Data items
╭──
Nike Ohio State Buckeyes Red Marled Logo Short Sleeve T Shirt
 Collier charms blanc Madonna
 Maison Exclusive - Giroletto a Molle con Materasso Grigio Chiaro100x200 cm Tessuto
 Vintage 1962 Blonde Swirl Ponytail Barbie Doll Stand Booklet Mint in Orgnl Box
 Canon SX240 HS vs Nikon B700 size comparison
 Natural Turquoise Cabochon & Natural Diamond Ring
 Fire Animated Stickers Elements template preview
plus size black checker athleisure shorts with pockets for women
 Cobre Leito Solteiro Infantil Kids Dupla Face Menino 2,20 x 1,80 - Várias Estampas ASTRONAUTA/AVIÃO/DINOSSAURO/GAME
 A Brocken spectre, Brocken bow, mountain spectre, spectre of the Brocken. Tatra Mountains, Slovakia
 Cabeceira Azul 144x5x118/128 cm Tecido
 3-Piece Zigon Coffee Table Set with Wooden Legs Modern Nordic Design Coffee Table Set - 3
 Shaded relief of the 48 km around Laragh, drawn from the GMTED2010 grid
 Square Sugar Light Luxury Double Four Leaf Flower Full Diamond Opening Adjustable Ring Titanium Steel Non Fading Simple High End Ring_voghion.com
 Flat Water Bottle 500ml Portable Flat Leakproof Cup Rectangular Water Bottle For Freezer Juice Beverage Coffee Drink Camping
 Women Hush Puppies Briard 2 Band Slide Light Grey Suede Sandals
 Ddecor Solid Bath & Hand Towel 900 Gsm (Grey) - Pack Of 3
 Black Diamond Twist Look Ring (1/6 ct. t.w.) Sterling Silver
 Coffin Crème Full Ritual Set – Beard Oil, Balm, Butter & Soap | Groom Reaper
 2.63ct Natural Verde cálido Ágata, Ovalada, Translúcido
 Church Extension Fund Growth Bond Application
╰──
Write out the rows again, swapping each "Grey" for "Gray" and changing nothing else.

Nike Ohio State Buckeyes Red Marled Logo Short Sleeve T Shirt
 Collier charms blanc Madonna
 Maison Exclusive - Giroletto a Molle con Materasso Grigio Chiaro100x200 cm Tessuto
 Vintage 1962 Blonde Swirl Ponytail Barbie Doll Stand Booklet Mint in Orgnl Box
 Canon SX240 HS vs Nikon B700 size comparison
 Natural Turquoise Cabochon & Natural Diamond Ring
 Fire Animated Stickers Elements template preview
plus size black checker athleisure shorts with pockets for women
 Cobre Leito Solteiro Infantil Kids Dupla Face Menino 2,20 x 1,80 - Várias Estampas ASTRONAUTA/AVIÃO/DINOSSAURO/GAME
 A Brocken spectre, Brocken bow, mountain spectre, spectre of the Brocken. Tatra Mountains, Slovakia
 Cabeceira Azul 144x5x118/128 cm Tecido
 3-Piece Zigon Coffee Table Set with Wooden Legs Modern Nordic Design Coffee Table Set - 3
 Shaded relief of the 48 km around Laragh, drawn from the GMTED2010 grid
 Square Sugar Light Luxury Double Four Leaf Flower Full Diamond Opening Adjustable Ring Titanium Steel Non Fading Simple High End Ring_voghion.com
 Flat Water Bottle 500ml Portable Flat Leakproof Cup Rectangular Water Bottle For Freezer Juice Beverage Coffee Drink Camping
 Women Hush Puppies Briard 2 Band Slide Light Gray Suede Sandals
 Ddecor Solid Bath & Hand Towel 900 Gsm (Gray) - Pack Of 3
 Black Diamond Twist Look Ring (1/6 ct. t.w.) Sterling Silver
 Coffin Crème Full Ritual Set – Beard Oil, Balm, Butter & Soap | Groom Reaper
 2.63ct Natural Verde cálido Ágata, Ovalada, Translúcido
 Church Extension Fund Growth Bond Application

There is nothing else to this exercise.